Published July 9, 2010 12:20AM (EDT)

Noomi Rapace in "The Girl Who Played With Fire"
Noomi Rapace in "The Girl Who Played With Fire"

Ordinarily, a film that was made in Sweden and is being released in the United States by a tiny indie distributor would barely merit a footnote on the overcrowded summer movie calendar. But "The Girl Who Played With Fire," the second film in director Daniel Alfredson and screenwriter Jonas Frykberg's Millennium trilogy (adapted, of course, from Stieg Larsson's best-selling thrillers), is a peculiar exception. Like its predecessor, "The Girl With the Dragon Tattoo," this is likely to be one of 2010's top-grossing foreign-language films -- and that's without reaching anywhere near the total audience of Larsson's novels.

As anyone who pays attention to Hollywood gossip knows, an English-language adaptation of the Larsson trilogy is purportedly in the works, with David Fincher directing and Daniel Craig playing crusading journalist Mikael Blomkvist. Carey Mulligan of "An Education" may play pint-size feminist avenger Lisbeth Salander -- not a great choice, if you ask me -- and then again she may not. (Kristen Stewart, who would be terrific, says she definitely, maybe, sort of isn't interested.) But that project has development-hell problems that go well beyond casting.

Are Fincher and screenwriter Steven Zaillian really going to make one of those '50s-style movies where the characters all live in a foreign country but speak English? That particular suspension of disbelief works OK if you're dealing with the distant, mythic past -- nobody expects a movie like "300" to be in ancient Greek, although that would be kind of cool -- but otherwise I associate it with cheeseball costume dramas shot in rented Italian villas, or pompous middlebrow movies about how much some dude loves his cello. If they don't do that, though -- if they transfer the setting to, say, Cape Cod or the Napa Valley -- well, that screws up the plot in all kinds of ways and you might as well make a different movie.

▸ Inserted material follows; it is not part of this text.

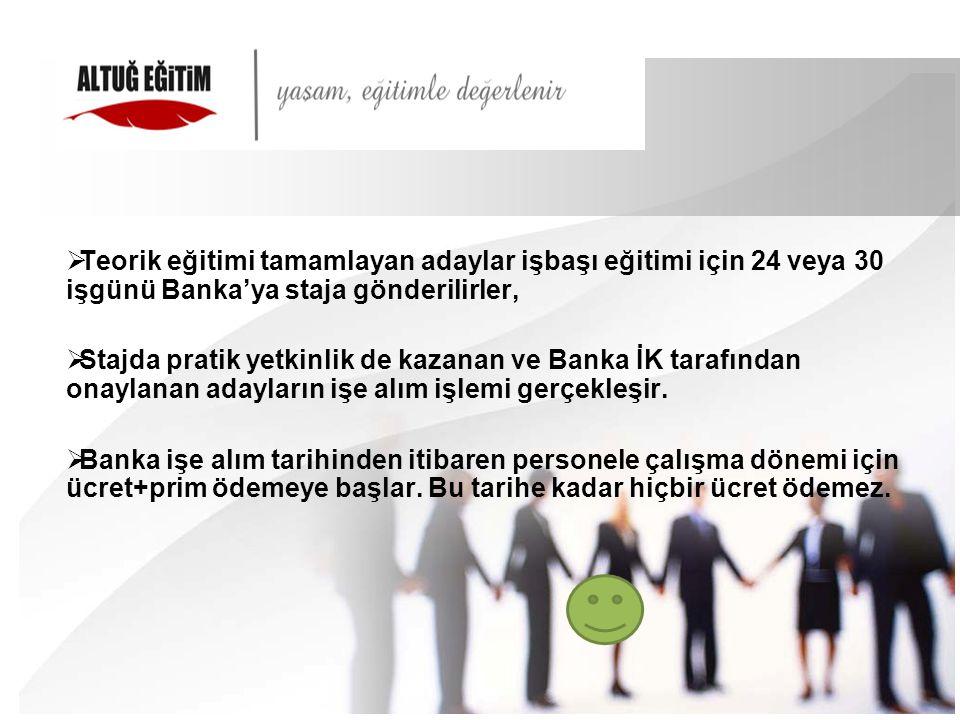  Teorik eğitimi tamamlayan adaylar işbaşı eğitimi için 24 veya 30 işgünü Banka'ya staja gönderilirler,  Stajda pratik yetkinlik de kazanan ve Banka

We'll let those people sit around in Malibu spending millions of dollars trying to figure that out, and in the meantime we've got Alfredson and Frykberg's lean, mean and workmanlike adaptation, with Spanish-Swedish bombshell Noomi Rapace as ass-kicking, Web-hacking Lisbeth and Michael Nyqvist, who is something like the Scandinavian world's answer to George Clooney, playing the phlegmatic Blomkvist. They make an appealing yin and yang, around which Larsson's murky, conspiratorial plot whirls, but one of the problems this middle chapter faces is that they're kept apart from each other for virtually the entire movie.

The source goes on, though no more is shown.